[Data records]
___

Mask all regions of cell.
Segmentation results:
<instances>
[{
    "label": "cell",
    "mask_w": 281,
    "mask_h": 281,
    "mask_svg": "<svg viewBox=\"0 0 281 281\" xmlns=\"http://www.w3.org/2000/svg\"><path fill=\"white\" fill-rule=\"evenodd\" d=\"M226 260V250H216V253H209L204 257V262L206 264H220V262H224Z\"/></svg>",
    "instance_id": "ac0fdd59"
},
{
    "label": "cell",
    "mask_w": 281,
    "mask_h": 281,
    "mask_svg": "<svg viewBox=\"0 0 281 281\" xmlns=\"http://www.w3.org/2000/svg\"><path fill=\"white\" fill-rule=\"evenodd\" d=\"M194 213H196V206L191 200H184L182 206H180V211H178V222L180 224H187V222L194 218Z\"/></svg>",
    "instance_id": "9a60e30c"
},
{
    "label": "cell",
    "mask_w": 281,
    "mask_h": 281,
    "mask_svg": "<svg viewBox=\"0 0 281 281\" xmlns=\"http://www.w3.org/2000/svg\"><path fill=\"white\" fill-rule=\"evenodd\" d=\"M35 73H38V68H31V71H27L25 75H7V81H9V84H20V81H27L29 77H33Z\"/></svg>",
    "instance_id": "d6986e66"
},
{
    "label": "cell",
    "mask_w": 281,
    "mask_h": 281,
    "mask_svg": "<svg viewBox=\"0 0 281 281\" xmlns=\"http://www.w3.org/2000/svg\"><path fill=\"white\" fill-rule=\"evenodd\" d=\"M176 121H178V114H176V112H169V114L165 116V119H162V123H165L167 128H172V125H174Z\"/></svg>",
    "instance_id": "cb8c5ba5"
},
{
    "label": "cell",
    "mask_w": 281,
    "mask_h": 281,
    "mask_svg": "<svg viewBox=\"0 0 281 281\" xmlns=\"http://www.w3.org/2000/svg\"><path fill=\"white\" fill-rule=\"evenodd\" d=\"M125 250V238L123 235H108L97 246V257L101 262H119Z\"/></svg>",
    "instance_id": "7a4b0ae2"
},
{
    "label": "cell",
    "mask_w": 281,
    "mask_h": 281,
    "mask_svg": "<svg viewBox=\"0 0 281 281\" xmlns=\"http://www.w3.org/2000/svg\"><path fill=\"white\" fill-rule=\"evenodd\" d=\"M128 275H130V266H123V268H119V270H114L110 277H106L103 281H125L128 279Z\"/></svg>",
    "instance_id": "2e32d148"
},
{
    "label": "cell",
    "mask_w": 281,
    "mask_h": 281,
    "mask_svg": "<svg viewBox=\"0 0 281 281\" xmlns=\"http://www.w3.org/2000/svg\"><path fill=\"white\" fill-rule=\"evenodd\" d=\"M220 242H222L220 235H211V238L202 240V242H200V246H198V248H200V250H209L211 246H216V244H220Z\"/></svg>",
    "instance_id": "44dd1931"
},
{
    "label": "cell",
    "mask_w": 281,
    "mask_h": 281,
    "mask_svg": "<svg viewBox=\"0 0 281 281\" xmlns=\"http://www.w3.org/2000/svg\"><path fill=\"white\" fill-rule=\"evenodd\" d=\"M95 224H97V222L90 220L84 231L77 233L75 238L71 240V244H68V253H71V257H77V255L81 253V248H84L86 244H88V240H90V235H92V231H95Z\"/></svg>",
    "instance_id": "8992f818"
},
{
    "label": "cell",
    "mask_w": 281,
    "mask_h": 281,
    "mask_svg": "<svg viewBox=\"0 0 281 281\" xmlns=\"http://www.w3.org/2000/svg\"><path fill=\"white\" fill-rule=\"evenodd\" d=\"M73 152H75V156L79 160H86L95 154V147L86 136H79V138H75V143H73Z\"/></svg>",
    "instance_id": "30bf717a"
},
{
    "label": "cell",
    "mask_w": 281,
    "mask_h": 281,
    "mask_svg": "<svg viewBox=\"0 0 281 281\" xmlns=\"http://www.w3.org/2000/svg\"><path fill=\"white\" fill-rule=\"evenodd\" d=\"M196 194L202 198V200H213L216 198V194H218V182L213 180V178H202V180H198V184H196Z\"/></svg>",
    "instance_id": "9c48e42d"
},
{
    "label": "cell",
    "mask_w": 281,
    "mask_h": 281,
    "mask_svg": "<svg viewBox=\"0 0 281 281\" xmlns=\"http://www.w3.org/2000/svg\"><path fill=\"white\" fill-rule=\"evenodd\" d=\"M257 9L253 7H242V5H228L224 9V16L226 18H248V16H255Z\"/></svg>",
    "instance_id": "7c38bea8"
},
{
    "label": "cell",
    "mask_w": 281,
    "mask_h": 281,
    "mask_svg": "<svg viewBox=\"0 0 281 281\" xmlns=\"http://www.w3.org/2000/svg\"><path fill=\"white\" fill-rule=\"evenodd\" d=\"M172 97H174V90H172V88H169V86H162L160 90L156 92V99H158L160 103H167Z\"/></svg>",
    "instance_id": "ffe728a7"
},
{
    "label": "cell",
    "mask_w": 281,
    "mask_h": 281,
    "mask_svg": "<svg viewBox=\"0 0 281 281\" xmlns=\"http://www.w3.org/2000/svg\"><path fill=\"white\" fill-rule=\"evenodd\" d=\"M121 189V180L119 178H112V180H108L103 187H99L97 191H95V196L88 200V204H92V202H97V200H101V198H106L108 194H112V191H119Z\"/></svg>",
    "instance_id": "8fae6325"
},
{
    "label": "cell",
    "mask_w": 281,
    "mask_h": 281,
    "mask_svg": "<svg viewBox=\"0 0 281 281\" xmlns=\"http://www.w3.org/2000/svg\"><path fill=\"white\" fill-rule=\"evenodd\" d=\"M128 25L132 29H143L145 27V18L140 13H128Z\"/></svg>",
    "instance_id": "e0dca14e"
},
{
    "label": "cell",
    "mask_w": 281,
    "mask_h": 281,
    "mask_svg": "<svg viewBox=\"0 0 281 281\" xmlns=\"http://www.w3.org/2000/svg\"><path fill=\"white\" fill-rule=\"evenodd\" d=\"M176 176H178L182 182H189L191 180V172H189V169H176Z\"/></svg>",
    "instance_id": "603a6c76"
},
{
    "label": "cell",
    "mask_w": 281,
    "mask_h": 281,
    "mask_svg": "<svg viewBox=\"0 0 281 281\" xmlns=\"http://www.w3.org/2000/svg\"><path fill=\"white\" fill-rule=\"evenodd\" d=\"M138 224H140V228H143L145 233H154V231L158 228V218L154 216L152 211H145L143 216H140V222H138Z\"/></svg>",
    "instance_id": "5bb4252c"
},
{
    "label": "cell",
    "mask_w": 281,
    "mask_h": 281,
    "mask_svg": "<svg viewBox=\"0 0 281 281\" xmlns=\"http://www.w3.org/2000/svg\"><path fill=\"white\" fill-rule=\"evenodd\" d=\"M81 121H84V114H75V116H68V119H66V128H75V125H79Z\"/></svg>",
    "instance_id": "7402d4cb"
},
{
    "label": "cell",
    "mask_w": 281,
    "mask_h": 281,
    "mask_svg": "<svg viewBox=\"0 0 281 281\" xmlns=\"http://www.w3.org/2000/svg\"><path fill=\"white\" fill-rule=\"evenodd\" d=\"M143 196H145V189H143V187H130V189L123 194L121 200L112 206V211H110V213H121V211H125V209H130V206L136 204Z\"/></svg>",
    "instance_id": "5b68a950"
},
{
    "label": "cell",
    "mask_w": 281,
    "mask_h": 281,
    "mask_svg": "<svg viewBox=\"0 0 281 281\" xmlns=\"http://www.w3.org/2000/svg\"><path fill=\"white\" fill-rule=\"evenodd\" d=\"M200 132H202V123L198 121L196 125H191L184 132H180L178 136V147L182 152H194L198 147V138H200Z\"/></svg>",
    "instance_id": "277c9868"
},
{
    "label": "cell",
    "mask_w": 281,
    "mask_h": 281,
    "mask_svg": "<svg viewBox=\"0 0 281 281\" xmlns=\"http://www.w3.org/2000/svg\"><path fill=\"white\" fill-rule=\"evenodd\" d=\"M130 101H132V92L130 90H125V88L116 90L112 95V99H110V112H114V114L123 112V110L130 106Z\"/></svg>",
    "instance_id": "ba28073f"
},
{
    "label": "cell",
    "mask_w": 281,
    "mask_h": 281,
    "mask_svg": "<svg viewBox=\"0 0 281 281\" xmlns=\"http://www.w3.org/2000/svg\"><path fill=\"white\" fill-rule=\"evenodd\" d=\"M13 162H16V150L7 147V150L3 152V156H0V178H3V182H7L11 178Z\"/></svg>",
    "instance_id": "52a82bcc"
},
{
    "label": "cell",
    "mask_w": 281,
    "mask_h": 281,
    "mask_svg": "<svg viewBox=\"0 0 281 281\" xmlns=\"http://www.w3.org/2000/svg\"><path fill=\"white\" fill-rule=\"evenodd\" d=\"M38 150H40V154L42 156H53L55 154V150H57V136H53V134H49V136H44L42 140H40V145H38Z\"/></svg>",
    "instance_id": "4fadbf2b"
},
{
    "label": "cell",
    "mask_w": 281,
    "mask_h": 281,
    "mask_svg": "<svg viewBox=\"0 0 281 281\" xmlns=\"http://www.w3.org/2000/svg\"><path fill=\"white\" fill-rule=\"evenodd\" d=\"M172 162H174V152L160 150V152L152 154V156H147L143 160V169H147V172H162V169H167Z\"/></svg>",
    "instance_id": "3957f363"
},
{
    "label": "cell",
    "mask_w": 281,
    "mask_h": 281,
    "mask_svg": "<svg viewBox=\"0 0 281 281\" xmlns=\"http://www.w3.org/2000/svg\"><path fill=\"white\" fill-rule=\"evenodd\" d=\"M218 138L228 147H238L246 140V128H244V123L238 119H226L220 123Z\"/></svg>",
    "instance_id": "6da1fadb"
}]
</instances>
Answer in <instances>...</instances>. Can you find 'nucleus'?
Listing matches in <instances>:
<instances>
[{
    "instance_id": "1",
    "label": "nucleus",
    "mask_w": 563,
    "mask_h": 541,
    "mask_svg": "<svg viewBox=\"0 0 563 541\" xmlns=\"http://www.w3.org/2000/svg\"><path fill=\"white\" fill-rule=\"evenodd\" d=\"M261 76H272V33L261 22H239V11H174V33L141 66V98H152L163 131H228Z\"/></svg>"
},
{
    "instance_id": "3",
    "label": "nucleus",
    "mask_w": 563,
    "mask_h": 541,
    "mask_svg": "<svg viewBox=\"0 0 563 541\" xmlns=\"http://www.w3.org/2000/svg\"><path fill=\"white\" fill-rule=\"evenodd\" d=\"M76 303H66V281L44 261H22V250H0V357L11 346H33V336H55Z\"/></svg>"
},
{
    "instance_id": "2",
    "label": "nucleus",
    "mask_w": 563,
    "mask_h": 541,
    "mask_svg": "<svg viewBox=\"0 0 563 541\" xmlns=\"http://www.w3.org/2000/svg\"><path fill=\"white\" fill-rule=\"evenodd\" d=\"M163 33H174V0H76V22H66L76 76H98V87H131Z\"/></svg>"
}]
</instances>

___

## Request
Copy the listing word for word, from its first line through the line that contains "275H130V266H123V268H119V270H114L110 277H106L103 281H125L128", both included.

## Response for this exercise
Mask all regions of cell.
Segmentation results:
<instances>
[{
    "label": "cell",
    "mask_w": 281,
    "mask_h": 281,
    "mask_svg": "<svg viewBox=\"0 0 281 281\" xmlns=\"http://www.w3.org/2000/svg\"><path fill=\"white\" fill-rule=\"evenodd\" d=\"M226 260V250H216V253H209L204 257V262L206 264H220V262H224Z\"/></svg>",
    "instance_id": "ac0fdd59"
},
{
    "label": "cell",
    "mask_w": 281,
    "mask_h": 281,
    "mask_svg": "<svg viewBox=\"0 0 281 281\" xmlns=\"http://www.w3.org/2000/svg\"><path fill=\"white\" fill-rule=\"evenodd\" d=\"M194 213H196V206L191 200H184L182 206H180V211H178V222L180 224H187V222L194 218Z\"/></svg>",
    "instance_id": "9a60e30c"
},
{
    "label": "cell",
    "mask_w": 281,
    "mask_h": 281,
    "mask_svg": "<svg viewBox=\"0 0 281 281\" xmlns=\"http://www.w3.org/2000/svg\"><path fill=\"white\" fill-rule=\"evenodd\" d=\"M35 73H38V68H31V71H27L25 75H7V81H9V84H20V81H27L29 77H33Z\"/></svg>",
    "instance_id": "d6986e66"
},
{
    "label": "cell",
    "mask_w": 281,
    "mask_h": 281,
    "mask_svg": "<svg viewBox=\"0 0 281 281\" xmlns=\"http://www.w3.org/2000/svg\"><path fill=\"white\" fill-rule=\"evenodd\" d=\"M176 121H178V114H176V112H169V114L165 116V119H162V123H165L167 128H172V125H174Z\"/></svg>",
    "instance_id": "cb8c5ba5"
},
{
    "label": "cell",
    "mask_w": 281,
    "mask_h": 281,
    "mask_svg": "<svg viewBox=\"0 0 281 281\" xmlns=\"http://www.w3.org/2000/svg\"><path fill=\"white\" fill-rule=\"evenodd\" d=\"M125 250V238L123 235H108L97 246V257L101 262H119Z\"/></svg>",
    "instance_id": "7a4b0ae2"
},
{
    "label": "cell",
    "mask_w": 281,
    "mask_h": 281,
    "mask_svg": "<svg viewBox=\"0 0 281 281\" xmlns=\"http://www.w3.org/2000/svg\"><path fill=\"white\" fill-rule=\"evenodd\" d=\"M128 275H130V266H123V268H119V270H114L110 277H106L103 281H125L128 279Z\"/></svg>",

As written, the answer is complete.